Since the spike in food costs in 2007 my family has learned to exclude luxuries such as butter, many fruits, some fresh vegetables and most meat from their diets. Mom began to draw on her war experience with hunger to stretch the food on hand so it lasts longer. With my sister’s income and the supplemental income that I provide on a monthly basis, they were just able to budget for gas and heat, as well as provide regular meals. Despite all of the obstacles life seemed manageable.

But with the global economy teetering on collapse, their vulnerable situation is displacing them to the margins of society, with starvation lurking over their shoulders. And they are not alone.

For several years the United Nations and the International Humanitarian Organizations have issued warnings against the devastating consequences of unchecked energy and grain speculations. Indeed, it is not the lack of availability of food, but rather the unregulated manipulation of commodity prices that fuels the tragic (yes tragic) spike in food costs at the consumer level.

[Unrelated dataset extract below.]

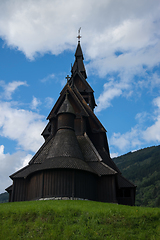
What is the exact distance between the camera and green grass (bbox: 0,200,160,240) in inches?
656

Why is it that we are starting 2009 with the world on the precipice of one of the biggest hunger epidemics of our times, with complete economic and social collapse threatening most of the world, and serious debate remains absent? Do we believe that the United States is insulated against this potential devastation? Or is it that we are beginning to feel the fragility of our economic existence, and we are hoping that if we don’t say it out-loud that the uneasiness will disappear?

Whatever the reasons for silence are, we cannot afford to continue to turn away from harsh reality of global economic inter-dependence, and how its imbalance reaches all of our existence. This issue has always been an organizing principle of immigrant existence in wealthy countries such as the United States. Those of us with ties to struggling areas of the world have played an intricate role in this precarious balancing act as a microcosm of the global economy. The reliance of those in need on our monetary assistance and our dedication to keep them alive has made us an artificial booster and sometimes the basis of fledgling economies. With the economic challenges facing the world, immigrants’ economic power is also on the decline, thus furthering the imbalance of this fragile global system.

In the past desperation, starvation, social and economic inequities fueled wars, terrorism and provided fertile ground for extremists to flourish. Those were opportunities that humanity squandered, preferring division to strengthening the global family. As UN General-secretary commented, “A hungry man is an angry man.” That is not a threat, but rather a warning that in this crisis, as no other, the cost of division and ignorance may be too much to bear.